The author draws a useful comparison between the Internet, which sacrificed security for robust sharing, and the intelligence community, which chose security over sharing as its primordal principal.
The author observes that the Internet is having one undesireable effect, that of fragmenting communities that become less amenable to compromise and consensus. He points out that reality and locationally based discussion can lead to more effective consensus and compromise.
There is a useful discussion of “tagging” and how citizen truth squads and public commentary can serve as a useful antidote to corporate messages. The idea of “culture jamming” is picked up and treated at length by another excellent book, “NO LOGO.”
Overall this book remains a standard in providing a detailed revoew of the issues and the capabilities surrounding digitial information about individuals.

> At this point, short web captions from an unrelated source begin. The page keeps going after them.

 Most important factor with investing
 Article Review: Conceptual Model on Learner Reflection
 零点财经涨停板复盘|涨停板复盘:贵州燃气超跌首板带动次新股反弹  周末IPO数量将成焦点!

It is the author's view that WHO controls information, rather than WHO is elected, will determine the future of democracy.
In passing the author makes two points that I find important:
1) A liberal education, rather than the current trends toward immediate specialization, is essential if the public is to be able to think critically.
2) Law enforcement under the current government model, does not work. The author gives the example of 100 felonies, of which only 33 are reported. Of the 33, 6 are caught, 3 are convicted, and 1 goes to prison.
The author ends with a reference to genius savant John Perry Barlow, one of America's more notable commentators, and suggests that we are entering an era of individual collective intelligence against organized government intelligence (and secrecy).
I recommend this book be read together with “the digital person” because the latter book focuses on the degree to which government and corporate mistakes–“careless unconcerned bureaucratic processes” can undermine privacy and good order.